[Stored data]
►

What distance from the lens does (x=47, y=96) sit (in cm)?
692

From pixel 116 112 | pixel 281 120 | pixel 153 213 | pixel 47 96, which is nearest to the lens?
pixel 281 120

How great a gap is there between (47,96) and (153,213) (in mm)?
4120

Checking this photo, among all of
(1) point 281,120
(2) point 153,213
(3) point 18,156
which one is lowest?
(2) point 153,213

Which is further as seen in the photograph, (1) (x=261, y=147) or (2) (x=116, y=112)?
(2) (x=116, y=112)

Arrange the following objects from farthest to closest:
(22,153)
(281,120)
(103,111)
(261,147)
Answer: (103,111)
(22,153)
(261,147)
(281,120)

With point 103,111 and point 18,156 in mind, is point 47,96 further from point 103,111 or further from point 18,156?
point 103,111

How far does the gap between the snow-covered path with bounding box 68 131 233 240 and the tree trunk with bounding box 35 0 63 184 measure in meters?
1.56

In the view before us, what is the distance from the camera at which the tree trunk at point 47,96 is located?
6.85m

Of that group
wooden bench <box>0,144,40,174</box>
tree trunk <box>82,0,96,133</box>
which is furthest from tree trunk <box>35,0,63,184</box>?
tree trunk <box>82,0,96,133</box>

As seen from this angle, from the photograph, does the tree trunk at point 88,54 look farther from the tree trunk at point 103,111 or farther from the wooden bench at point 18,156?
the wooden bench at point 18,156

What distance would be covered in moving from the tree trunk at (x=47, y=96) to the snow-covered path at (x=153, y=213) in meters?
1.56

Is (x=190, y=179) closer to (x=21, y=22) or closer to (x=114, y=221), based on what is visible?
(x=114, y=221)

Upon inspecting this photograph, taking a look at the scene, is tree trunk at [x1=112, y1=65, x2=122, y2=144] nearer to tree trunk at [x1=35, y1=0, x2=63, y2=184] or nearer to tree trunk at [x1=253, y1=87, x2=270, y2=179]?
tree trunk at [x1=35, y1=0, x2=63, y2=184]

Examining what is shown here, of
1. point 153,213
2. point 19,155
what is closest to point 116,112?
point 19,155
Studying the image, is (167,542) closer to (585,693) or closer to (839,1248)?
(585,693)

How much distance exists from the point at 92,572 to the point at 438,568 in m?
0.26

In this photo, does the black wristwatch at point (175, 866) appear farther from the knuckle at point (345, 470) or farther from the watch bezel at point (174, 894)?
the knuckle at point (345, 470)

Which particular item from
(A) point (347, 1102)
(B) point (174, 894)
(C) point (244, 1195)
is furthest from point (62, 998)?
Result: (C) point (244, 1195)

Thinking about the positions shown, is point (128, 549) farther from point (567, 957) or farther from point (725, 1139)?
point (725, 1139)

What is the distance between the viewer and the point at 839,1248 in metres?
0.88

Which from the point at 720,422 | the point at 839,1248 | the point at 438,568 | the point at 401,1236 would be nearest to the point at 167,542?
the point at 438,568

◄

**WHAT THIS TASK INVOLVES:** Rewrite every line of the material above as a numbered list, omitting the blank lines.

**EXPECTED OUTPUT:**
1. What distance from the lens does (x=47, y=96) sit (in cm)?
2. 692
3. From pixel 116 112 | pixel 281 120 | pixel 153 213 | pixel 47 96, which is nearest to the lens?
4. pixel 281 120
5. How great a gap is there between (47,96) and (153,213) (in mm)?
6. 4120
7. Checking this photo, among all of
8. (1) point 281,120
9. (2) point 153,213
10. (3) point 18,156
11. which one is lowest?
12. (2) point 153,213
13. Which is further as seen in the photograph, (1) (x=261, y=147) or (2) (x=116, y=112)?
14. (2) (x=116, y=112)
15. Arrange the following objects from farthest to closest:
16. (22,153)
17. (281,120)
18. (103,111)
19. (261,147)
20. Answer: (103,111)
21. (22,153)
22. (261,147)
23. (281,120)
24. With point 103,111 and point 18,156 in mind, is point 47,96 further from point 103,111 or further from point 18,156?
25. point 103,111
26. How far does the gap between the snow-covered path with bounding box 68 131 233 240 and the tree trunk with bounding box 35 0 63 184 measure in meters?
27. 1.56
28. In the view before us, what is the distance from the camera at which the tree trunk at point 47,96 is located?
29. 6.85m
30. Of that group
31. wooden bench <box>0,144,40,174</box>
32. tree trunk <box>82,0,96,133</box>
33. which is furthest from tree trunk <box>35,0,63,184</box>?
34. tree trunk <box>82,0,96,133</box>
35. As seen from this angle, from the photograph, does the tree trunk at point 88,54 look farther from the tree trunk at point 103,111 or farther from the wooden bench at point 18,156?
36. the wooden bench at point 18,156
37. What distance would be covered in moving from the tree trunk at (x=47, y=96) to the snow-covered path at (x=153, y=213) in meters?
38. 1.56
39. Is (x=190, y=179) closer to (x=21, y=22) or closer to (x=114, y=221), based on what is visible?
40. (x=114, y=221)
41. Upon inspecting this photograph, taking a look at the scene, is tree trunk at [x1=112, y1=65, x2=122, y2=144] nearer to tree trunk at [x1=35, y1=0, x2=63, y2=184] or nearer to tree trunk at [x1=253, y1=87, x2=270, y2=179]?
42. tree trunk at [x1=35, y1=0, x2=63, y2=184]
43. Examining what is shown here, of
44. 1. point 153,213
45. 2. point 19,155
46. what is closest to point 116,112?
47. point 19,155
48. Studying the image, is (167,542) closer to (585,693) or closer to (839,1248)?
49. (585,693)
50. How much distance exists from the point at 92,572 to the point at 438,568 in m?
51. 0.26
52. In this photo, does the black wristwatch at point (175, 866) appear farther from the knuckle at point (345, 470) or farther from the watch bezel at point (174, 894)?
53. the knuckle at point (345, 470)
54. Which particular item from
55. (A) point (347, 1102)
56. (B) point (174, 894)
57. (C) point (244, 1195)
58. is furthest from point (62, 998)?
59. Result: (C) point (244, 1195)
60. Thinking about the positions shown, is point (128, 549) farther from point (567, 957) or farther from point (725, 1139)?
61. point (725, 1139)
62. What is the distance between the viewer and the point at 839,1248 in metres?
63. 0.88
64. Which from the point at 720,422 | the point at 839,1248 | the point at 438,568 | the point at 401,1236 would be nearest to the point at 167,542?
65. the point at 438,568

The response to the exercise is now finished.